By Sapna Maheshwari & Jef Feeley – Feb 5, 2013 9:49 AM ET

J.C. Penney Co. (JCP) is seeking a court order barring bondholders from claiming the retailer defaulted on debt by entering an inventory-secured credit agreement last year.

Lawyers claiming to represent more than half of the holders of J.C. Penney’s 7.4 percent bonds due in 2037 sent the company a letter saying it defaulted by signing the credit pact in January 2012 without providing proper security for investors, the retailer said in a statement. The company filed a lawsuit in Delaware Chancery Court yesterday seeking to block bondholders’ efforts to declare a default.

Investors’ claims expose J.C. Penney to “imminent, irreparable harm,” the Plano, Texas-based retailer said in the complaint. The improper default claims could put the company at risk of demands for payment on more than $2.8 billion in debt, the attorneys added in the suit.

“The law firm involved is reputable in the restructuring space,” Liz Dunn, a New York-based analyst for Macquarie Group Ltd. in New York, said in a note. “Furthermore, the restructuring attorney we consulted characterized the move as aggressive and unusual on both sides of the table.”

The situation is a “negative development and fuel for the bears on the stock,” wrote Dunn, who has the equivalent of a hold recommendation on the shares. The balance sheet will be the focus of J.C. Penney’s next earnings report, she wrote. The company has said it will end the year with $1 billion in cash and an untapped credit line of $1.75 billion.

J.C. Penney fell 2.5 percent to $18.86 at 9:37 a.m. in New York. The shares slid 44 percent in 2012, compared with a 25 percent gain for the Standard & Poor’s 500 Retailing Index.

Credit Ratings

J.C. Penney’s credit ratings have been slashed in the past year as Chief Executive Officer Ron Johnson’s turnaround plan struggles to take hold. Moody’s Investors Service rates the company B3, six levels below investment-grade, with a “negative” outlook and S&P has an equivalent grade on the company, following three straight quarters of sales declines of at least 20 percent.

Johnson, the former retail chief at Apple Inc. (AAPL), has lost customers as he transforms most of the company’s stores into collections of 100 branded shops and reduces coupons and sale events by marketing items at an “everyday low price.”

Transformation Plan

In the company’s November earnings call, Chief Financial Officer Ken Hannah said J.C. Penney’s strong balance sheet is “positioned to be able to fund the transformation.” The retailer doesn’t have a bond maturity until 2015, data compiled by Bloomberg show.

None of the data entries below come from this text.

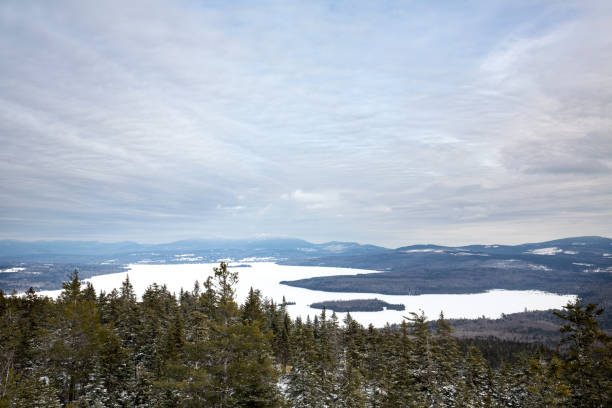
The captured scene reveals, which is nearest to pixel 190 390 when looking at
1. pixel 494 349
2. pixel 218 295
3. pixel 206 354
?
pixel 206 354

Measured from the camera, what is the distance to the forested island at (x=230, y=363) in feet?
65.2

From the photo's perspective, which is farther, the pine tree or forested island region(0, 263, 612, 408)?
forested island region(0, 263, 612, 408)

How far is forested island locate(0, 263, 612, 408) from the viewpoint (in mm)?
19859

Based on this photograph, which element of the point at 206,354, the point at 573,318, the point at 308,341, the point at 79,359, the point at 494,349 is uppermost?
the point at 573,318

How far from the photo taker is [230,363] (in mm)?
20359

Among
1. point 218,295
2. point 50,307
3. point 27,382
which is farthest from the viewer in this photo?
point 50,307

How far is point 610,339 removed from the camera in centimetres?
1970

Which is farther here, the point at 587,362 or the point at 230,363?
the point at 230,363

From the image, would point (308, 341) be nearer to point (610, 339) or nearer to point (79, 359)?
point (79, 359)

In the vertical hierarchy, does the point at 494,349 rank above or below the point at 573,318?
below

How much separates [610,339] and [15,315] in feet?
178

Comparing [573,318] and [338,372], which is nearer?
[573,318]

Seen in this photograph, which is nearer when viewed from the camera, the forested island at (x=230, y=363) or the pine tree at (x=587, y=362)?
the pine tree at (x=587, y=362)

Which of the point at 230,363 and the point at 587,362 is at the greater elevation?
the point at 230,363
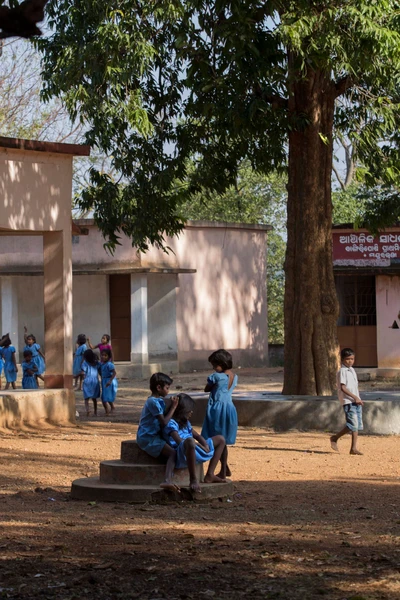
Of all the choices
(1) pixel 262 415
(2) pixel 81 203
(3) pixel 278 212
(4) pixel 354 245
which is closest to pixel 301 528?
(1) pixel 262 415

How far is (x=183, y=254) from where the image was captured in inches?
1227

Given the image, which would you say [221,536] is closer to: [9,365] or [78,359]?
[78,359]

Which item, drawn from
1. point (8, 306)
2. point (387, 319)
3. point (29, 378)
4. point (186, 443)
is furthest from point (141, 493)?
point (8, 306)

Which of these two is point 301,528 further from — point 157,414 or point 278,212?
point 278,212

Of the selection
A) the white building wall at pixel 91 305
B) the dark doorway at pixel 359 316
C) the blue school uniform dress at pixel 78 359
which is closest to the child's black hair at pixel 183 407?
the blue school uniform dress at pixel 78 359

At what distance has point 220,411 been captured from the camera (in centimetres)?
1074

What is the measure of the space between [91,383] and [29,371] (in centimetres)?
127

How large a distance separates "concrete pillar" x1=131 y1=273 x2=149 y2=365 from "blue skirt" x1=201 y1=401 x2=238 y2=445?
61.2 ft

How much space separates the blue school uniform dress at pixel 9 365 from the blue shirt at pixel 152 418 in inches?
551

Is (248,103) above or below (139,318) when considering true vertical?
above

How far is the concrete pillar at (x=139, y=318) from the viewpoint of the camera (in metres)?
29.4

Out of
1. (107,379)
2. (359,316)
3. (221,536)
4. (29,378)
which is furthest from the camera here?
(359,316)

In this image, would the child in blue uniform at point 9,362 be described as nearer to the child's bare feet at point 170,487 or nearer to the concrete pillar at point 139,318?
the concrete pillar at point 139,318

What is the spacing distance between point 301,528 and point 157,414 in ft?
6.16
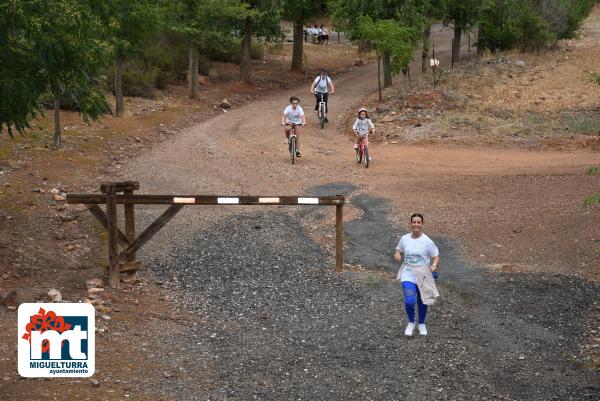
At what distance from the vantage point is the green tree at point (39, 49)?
1359 centimetres

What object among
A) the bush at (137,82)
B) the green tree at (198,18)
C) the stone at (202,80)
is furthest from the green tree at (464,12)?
the bush at (137,82)

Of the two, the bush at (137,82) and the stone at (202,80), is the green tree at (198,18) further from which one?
the stone at (202,80)

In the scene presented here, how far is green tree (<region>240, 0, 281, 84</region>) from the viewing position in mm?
38938

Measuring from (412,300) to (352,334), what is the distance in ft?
3.29

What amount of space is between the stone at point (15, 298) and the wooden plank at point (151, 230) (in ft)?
5.63

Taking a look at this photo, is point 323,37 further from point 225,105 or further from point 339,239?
point 339,239

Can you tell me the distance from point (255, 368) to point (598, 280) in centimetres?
680

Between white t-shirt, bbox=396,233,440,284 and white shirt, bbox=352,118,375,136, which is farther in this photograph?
white shirt, bbox=352,118,375,136

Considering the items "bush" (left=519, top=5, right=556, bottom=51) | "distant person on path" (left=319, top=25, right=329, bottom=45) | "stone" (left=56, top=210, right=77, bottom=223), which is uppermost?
"bush" (left=519, top=5, right=556, bottom=51)

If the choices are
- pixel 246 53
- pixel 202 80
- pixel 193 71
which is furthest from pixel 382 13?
pixel 202 80

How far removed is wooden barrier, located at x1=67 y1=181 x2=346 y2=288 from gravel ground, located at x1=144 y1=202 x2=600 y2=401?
0.82m

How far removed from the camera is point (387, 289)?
1425cm

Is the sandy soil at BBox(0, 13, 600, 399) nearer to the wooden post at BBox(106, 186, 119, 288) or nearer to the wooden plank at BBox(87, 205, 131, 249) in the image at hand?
the wooden post at BBox(106, 186, 119, 288)

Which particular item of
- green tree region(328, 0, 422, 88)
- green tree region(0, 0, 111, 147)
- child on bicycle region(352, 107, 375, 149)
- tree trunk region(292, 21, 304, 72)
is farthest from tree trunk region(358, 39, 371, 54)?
green tree region(0, 0, 111, 147)
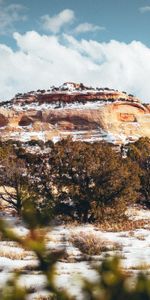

The default claims, made by lawyers at Boston-based Brown Rudnick LLP, are a ploy “to create self-interested trading opportunities in the market, and we will therefore vigorously defend the interests of J.C. Penney and all of our constituencies in all appropriate forums,” Hannah said in yesterday’s statement.

James Stoll, a Brown Rudnick lawyer representing J.C. Penney bondholders, didn’t immediately return a call for comment yesterday on the retailer’s suit over the default claims.

J.C. Penney has $325.6 million of the 7.4 percent notes outstanding, according to data compiled by Bloomberg. The debt traded yesterday at 84.25 cents on the dollar to yield 9 percent, from 96.75 cents and a 7.7 percent yield about a year ago, according to Trace, the bond-price reporting system of the Financial Industry Regulatory Authority.

Bond Restrictions

In the suit, lawyers for the retailer contend restrictions on the 7.4 percent bonds don’t mean J.C. Penney is in default by signing the credit pact because the limitations don’t “encompass liens on inventory, but instead serves only to restrict liens” on principal property.

While the credit agreement has been in force for more than a year, J.C. Penney officials have only used it “to support letters of credit, none of which have been drawn upon,” the company’s attorneys said.

J.C. Penney has publicly disclosed for about 10 years that it has various undrawn credit facilities secured by inventory with no bondholder allegations of a violation, the lawyers said.

J.C. Penney had about $2.97 billion of long-term debt and $525 million of cash as of Oct. 27, according to the company’s most recent quarterly filing. The company is scheduled to report fourth-quarter earnings on Feb. 27. Sales may decline 24 percent to $4.13 billion, according to a Bloomberg survey of 15 analysts.

The case is J.C. Penney Co. Inc. v. US Bank National Association as Indenture Trustee, 8276, Delaware Chancery Court (Wilmington).